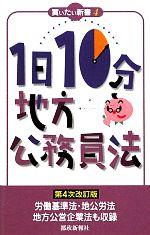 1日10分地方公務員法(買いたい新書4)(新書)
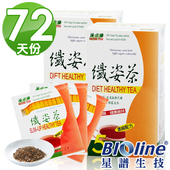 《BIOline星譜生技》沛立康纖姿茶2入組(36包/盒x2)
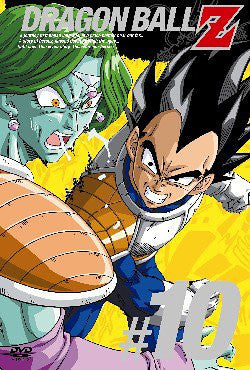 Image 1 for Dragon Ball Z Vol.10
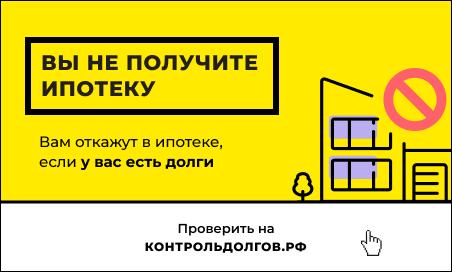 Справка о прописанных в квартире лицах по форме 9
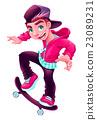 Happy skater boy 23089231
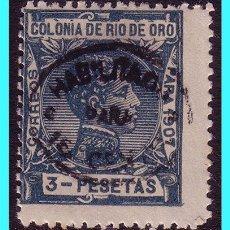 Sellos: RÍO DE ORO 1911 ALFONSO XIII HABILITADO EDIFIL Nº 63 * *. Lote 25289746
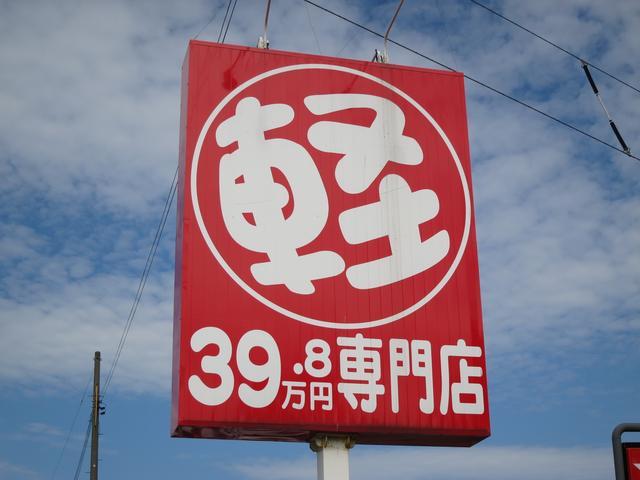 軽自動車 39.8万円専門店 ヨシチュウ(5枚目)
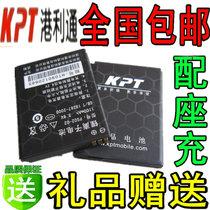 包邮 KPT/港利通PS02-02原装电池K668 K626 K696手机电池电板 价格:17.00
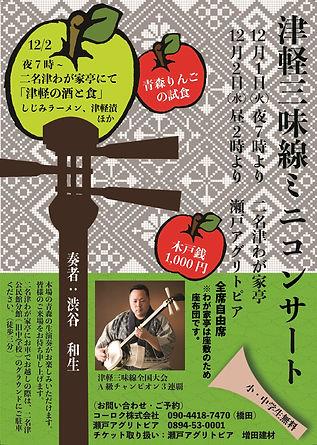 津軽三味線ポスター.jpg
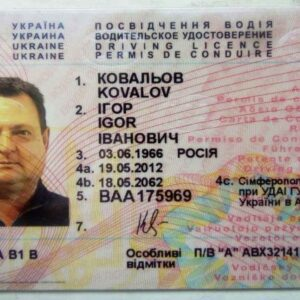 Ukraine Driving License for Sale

· · ·

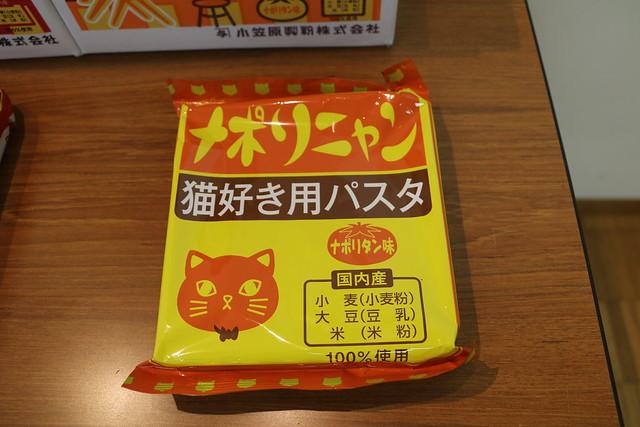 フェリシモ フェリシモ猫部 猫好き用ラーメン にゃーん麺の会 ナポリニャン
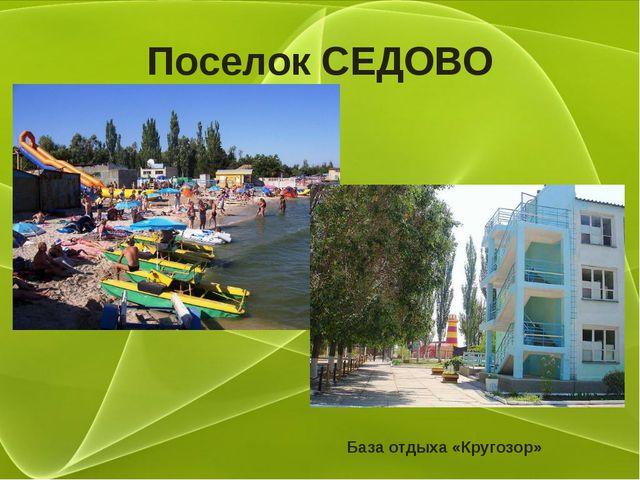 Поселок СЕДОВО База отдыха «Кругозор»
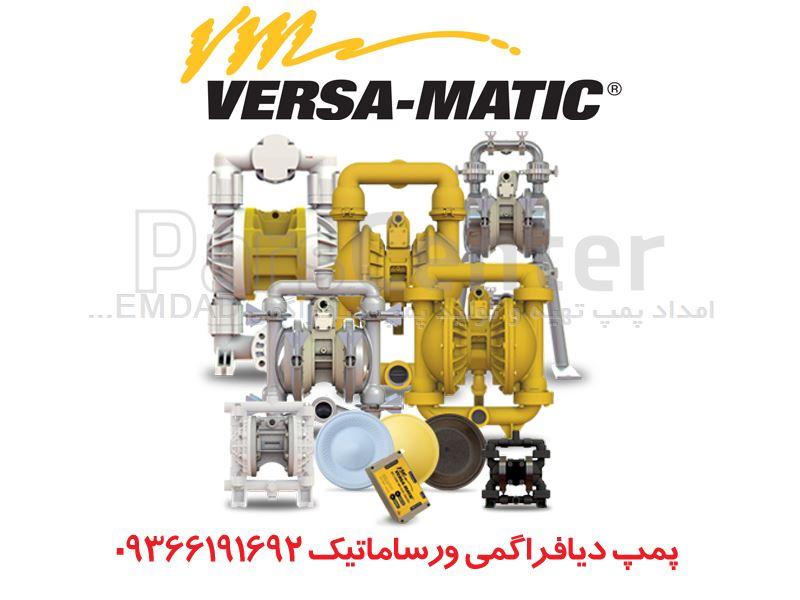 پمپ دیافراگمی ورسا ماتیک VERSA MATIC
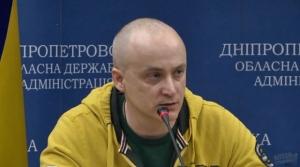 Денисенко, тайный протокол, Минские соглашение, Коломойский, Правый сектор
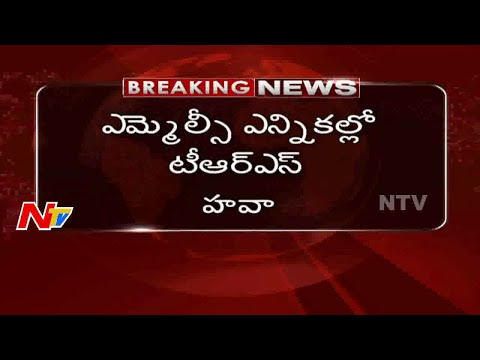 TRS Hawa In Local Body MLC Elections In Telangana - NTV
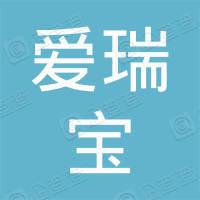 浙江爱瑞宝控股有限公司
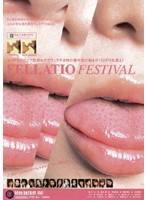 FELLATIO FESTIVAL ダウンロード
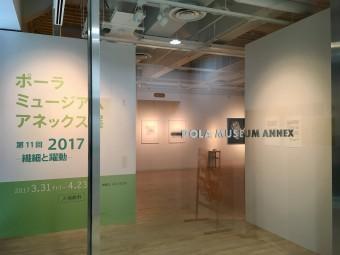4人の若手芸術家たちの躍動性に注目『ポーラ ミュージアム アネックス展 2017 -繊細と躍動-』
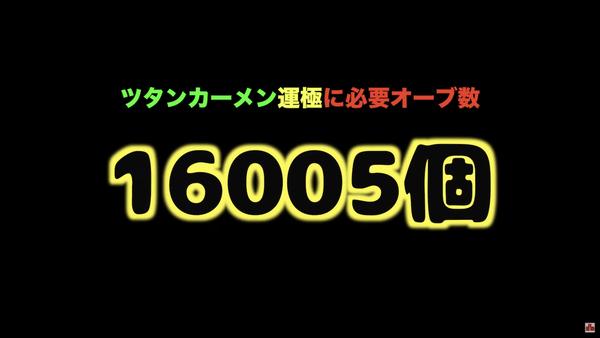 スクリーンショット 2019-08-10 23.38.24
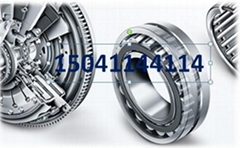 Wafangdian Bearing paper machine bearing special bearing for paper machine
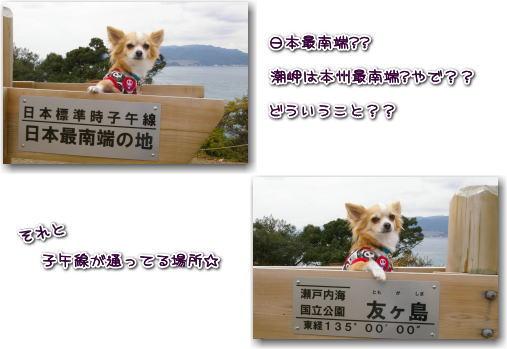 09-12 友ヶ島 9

· · ·

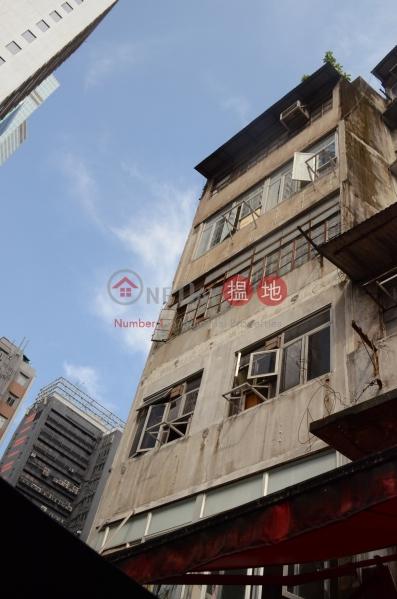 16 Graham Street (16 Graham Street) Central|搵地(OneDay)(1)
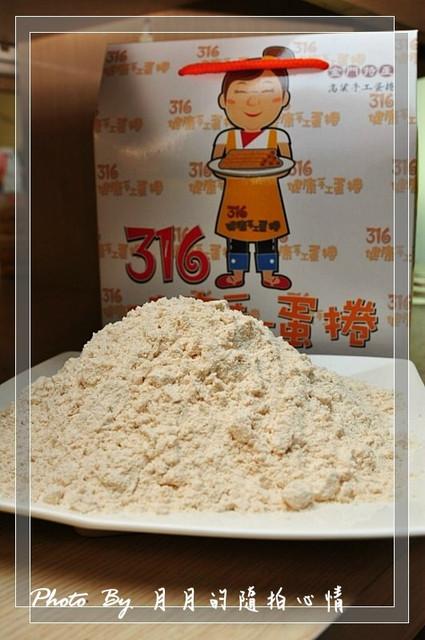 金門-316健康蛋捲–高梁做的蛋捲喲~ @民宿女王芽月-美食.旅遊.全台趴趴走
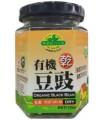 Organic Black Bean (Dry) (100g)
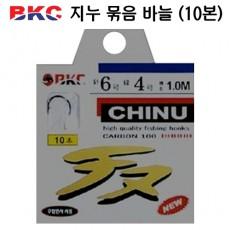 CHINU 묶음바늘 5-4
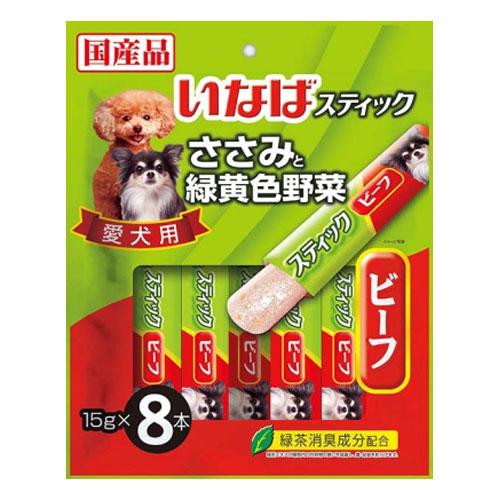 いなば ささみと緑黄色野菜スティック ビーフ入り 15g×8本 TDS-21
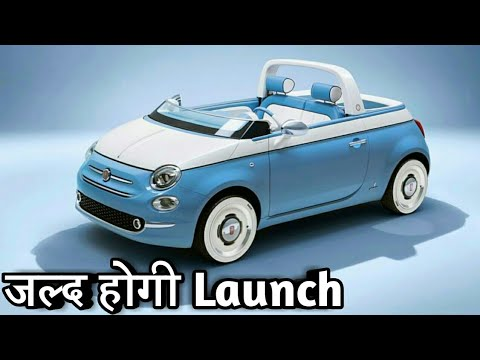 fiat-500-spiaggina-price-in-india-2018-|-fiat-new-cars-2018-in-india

· · ·

Transcribe the listing above exactly, but only from the line with "スクリーンショット 2019-08-10 23.38.24" through the line with "09-12 友ヶ島 9". Include both of those lines and omit the pictures.

*Exercise solution*:
 スクリーンショット 2019-08-10 23.38.24
 Wafangdian Bearing paper machine bearing special bearing for paper machine
 09-12 友ヶ島 9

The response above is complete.